The MPD-Shaman Theory

My theoretical focus is on the phenomenological similarities between the shaman shape-shifter and the person with dissociative identity disorder (better known as multiple personalities disorder). While there exists identifying symptomology and descriptive factors concerning DID/MPD, the crux of the issue – the processing etiology of this adaptive response – is conspicuous by its absence. Understanding the phenomenology behind this psychological manifestation seems particularly dictated by research that either “rules out” or “finds similarity to” previously documented disorders or diseases. Careful empirical observation and identification of symptoms, reactions and effects on physical, mental, and emotional behaviors are documented to produce a “scorecard” that allows an academically-qualified person to decree that someone has or has not such a disorder. However, the actual process behind such alleged presenting issues is neither attainable nor knowable to anyone other than the owner of such. What has come to my attention is the similarity of the evidence and manifestations of DID/MPD to those overt mannerisms of the shape-shifting shaman of indigenous cultures.
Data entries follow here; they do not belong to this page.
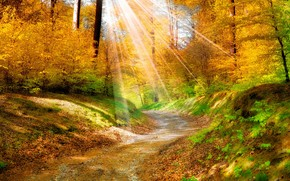 Autumn Light Over the Forest wallpaper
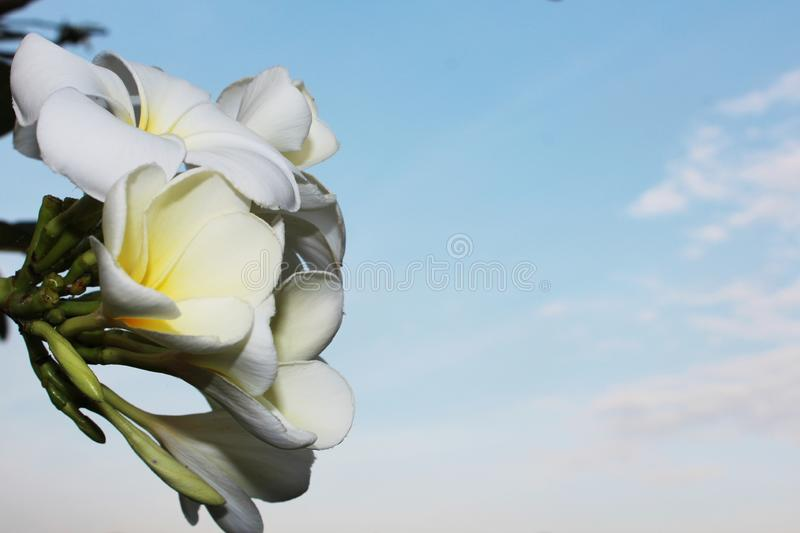 White flower on sky background. And copy space royalty free stock photos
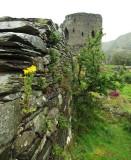 Dolbadarn Castle in heavy rain - 1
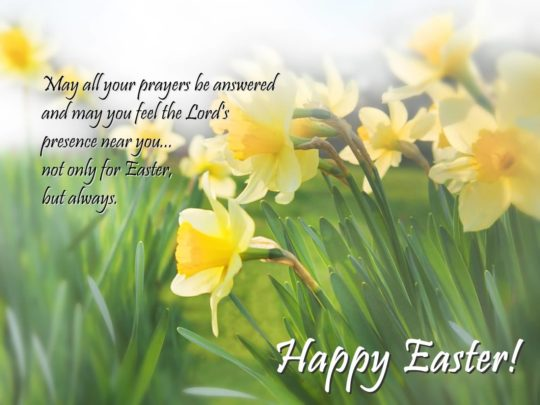Beautiful Happy  Easter Card With Flowers  For Wishings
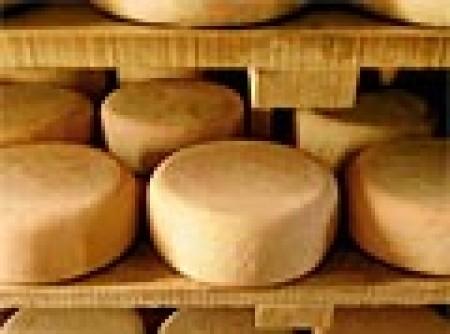 Como fazer o Queijo Minas Padrão em Casa - Queijo Minas Curado - Queijo de Colônia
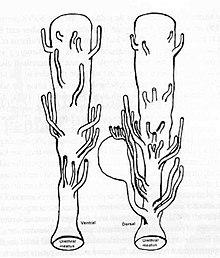 prostata bei frauen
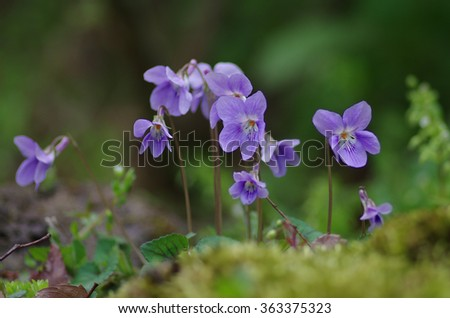 Violets blooming in the spring shade of a tree - stock photo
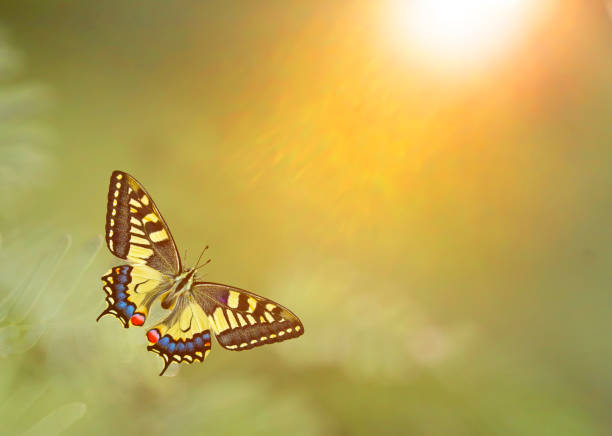 Papilio machaon, the Old World swallowtail stock photo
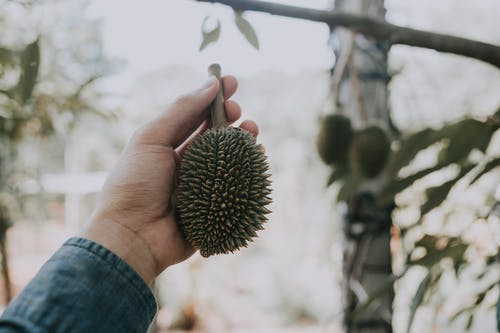 Low angle of crop anonymous male holding exotic durian fruit in hand against blurred tree with fruits in tropical garden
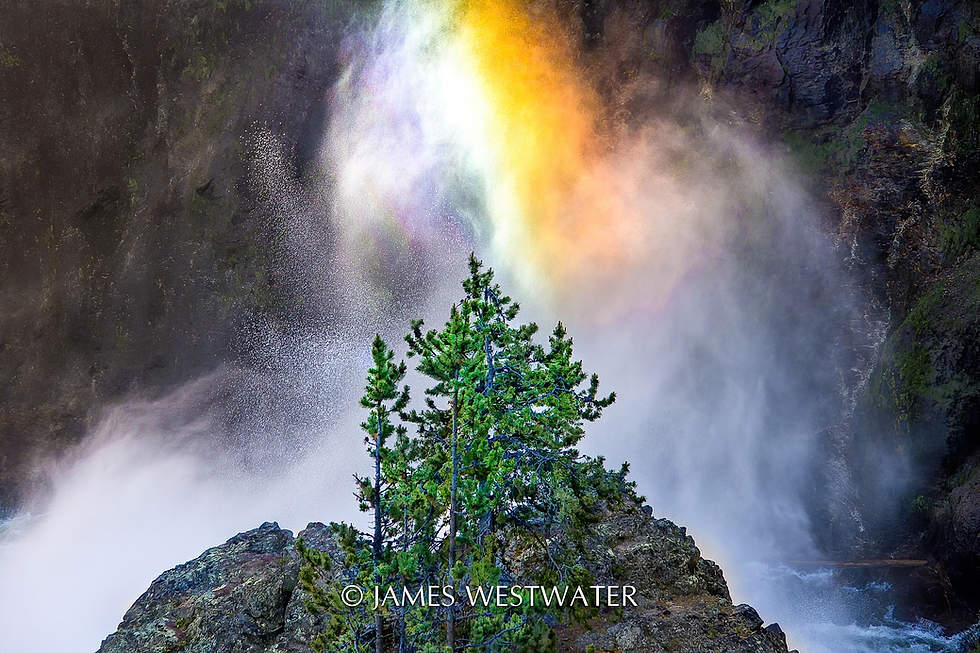 Ethereal Moment, Yellowstone National Park, Wyoming
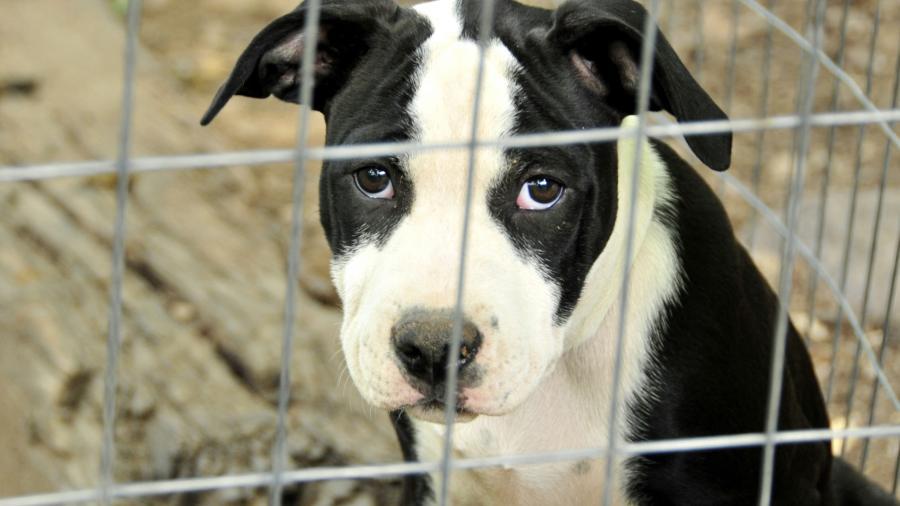 Tres individuos presentan cargos por maltrato animal en Condado Cameron
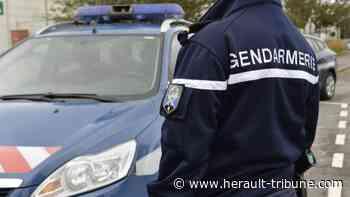 PEZENAS - Un homme de 39 ans condamné pour trafic de stupéfiants - Hérault-Tribune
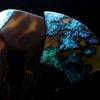 美しく色合いを変化しながら輝くべっ甲螺鈿蒔絵かんざし2019・3種 普段のキモノにお勧め贅沢な簪の画像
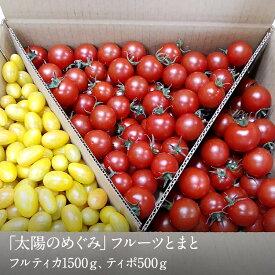 【ふるさと納税】フルーツトマト 山梨県南アルプス市からお届け「太陽のめぐみ」フルーツとまと2kg(フルティカ1500g、ティポ500g) 夏季冷蔵出荷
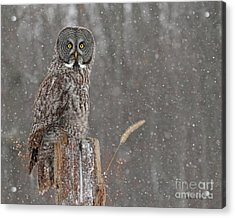 Flurries In The Forecast Acrylic Print by Heather King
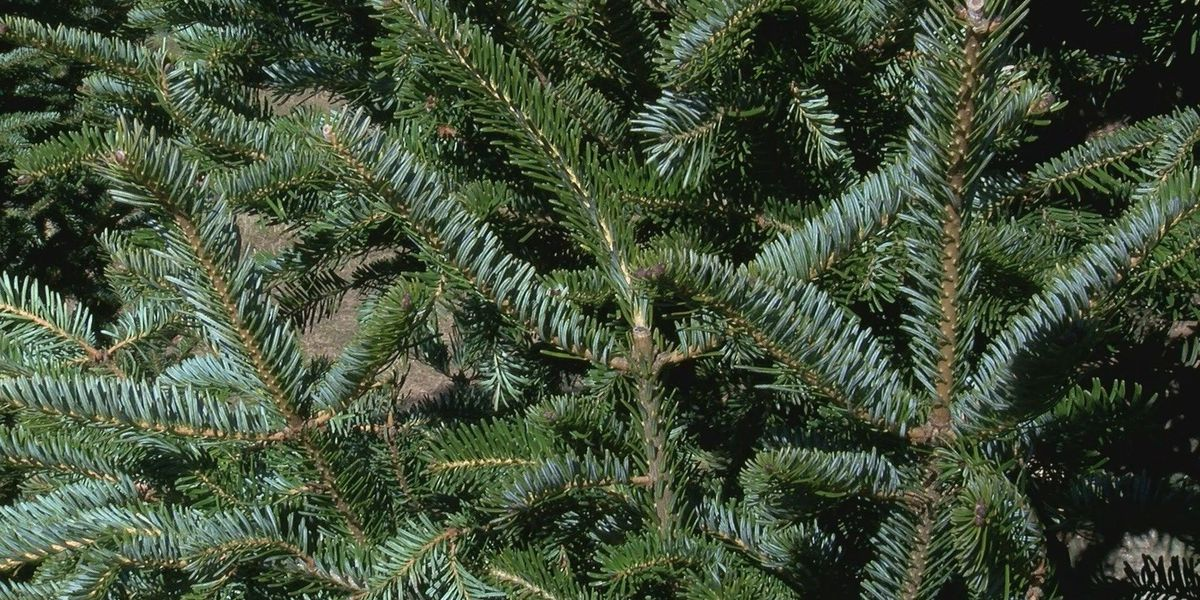 State officials inspect imported Christmas trees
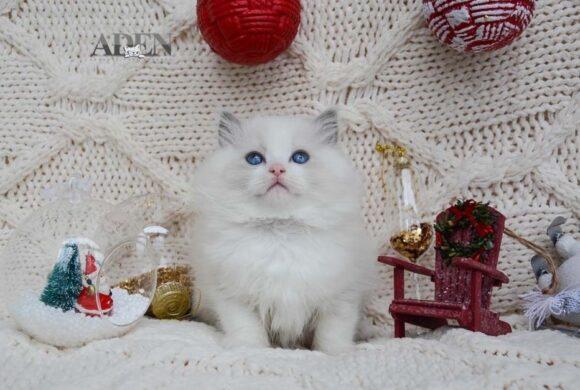 Blue Bi Color Ragdoll kitten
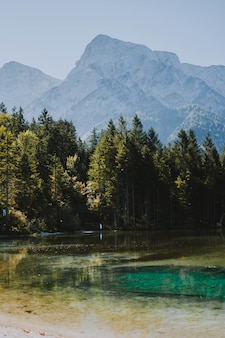 Pionowe ujęcie zamarzniętego jeziora świecącego pod ciepłym słońcem otoczonym drzewami i górami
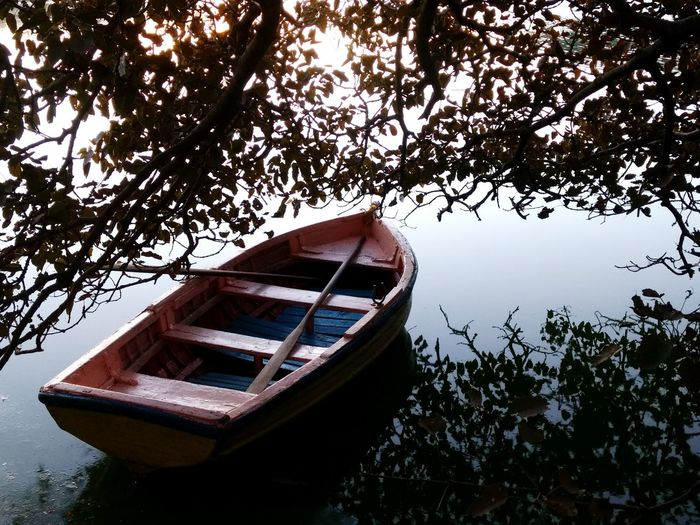 alone.... Nautical Vessel Water Moored Tree No People Day Rowboat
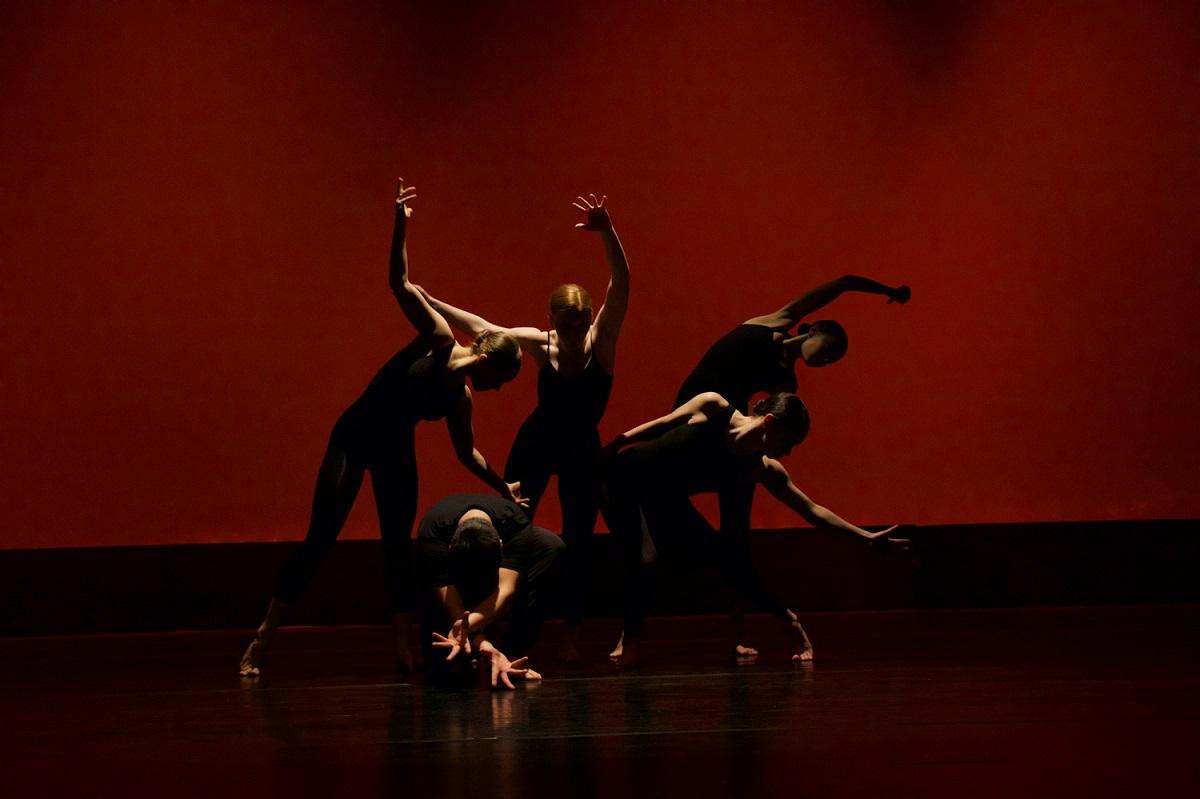 Dan plesa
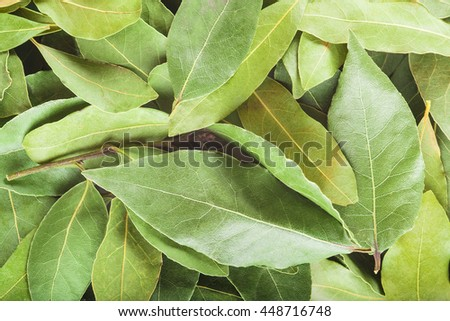 Background made of dried laurel leaves - stock photo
In this shamanic process, not only does the shaman believe, perceive and attain a different “identity”, but also the observers themselves perceive and believe that exact change – that transformation into a “new” identity. There are no observers who are not touched in some manner by that change. I call this innate ability “psychomorphism”. I see it as a subconscious ability of an individual to so transform her or his thoughts, feelings, and behavior to such an extent as to present as an alternate identity. In the case of a shaman, this ability is a controlled and focused activity, consciously sought and attained in an altered state. In the case of a person with DID/MPD, this seems to occur on a continuum from a subconscious uncontrolled unfocused reaction to a more aware, more controlled, more focused activity as healing is attained. I feel that an intensive, abrupt trauma (generally in childhood) tends to ignite this psychomorphic talent as a protective agent which lies hidden in the subconscious throughout the lifespan, and reacts spontaneously in response to actual and/ or perceived threats to the person’s well-being.